> Exercise requirements: Only an exact repetition of the lines from the one holding "canvas print picture" to the end of the data is wanted, with pictures left out.

[Recorded data Boundary: Start]

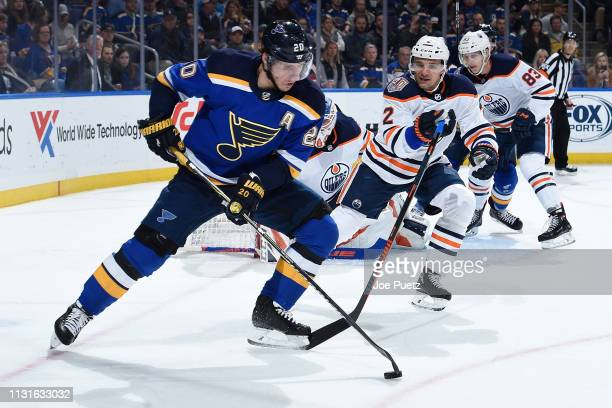 Andrej Sekera of the Edmonton Oilers defends against Alexander Steen of the St Louis Blues at Enterprise Center on March 19 2019 in St Louis Missouri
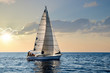 canvas print picture - close-up sailboat sailing under a beautiful sunset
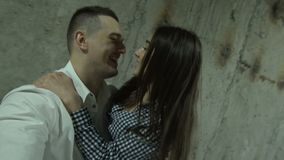 Loving couple in loft nightclub. Happy young couple in love posing cheerfully and embracing in grungy concrete loft. A guy and a girl do selfie on the background stock video footage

[Recorded data Boundary: End]

> Solution for this exercise:
 canvas print picture - close-up sailboat sailing under a beautiful sunset
 Loving couple in loft nightclub. Happy young couple in love posing cheerfully and embracing in grungy concrete loft. A guy and a girl do selfie on the background stock video footage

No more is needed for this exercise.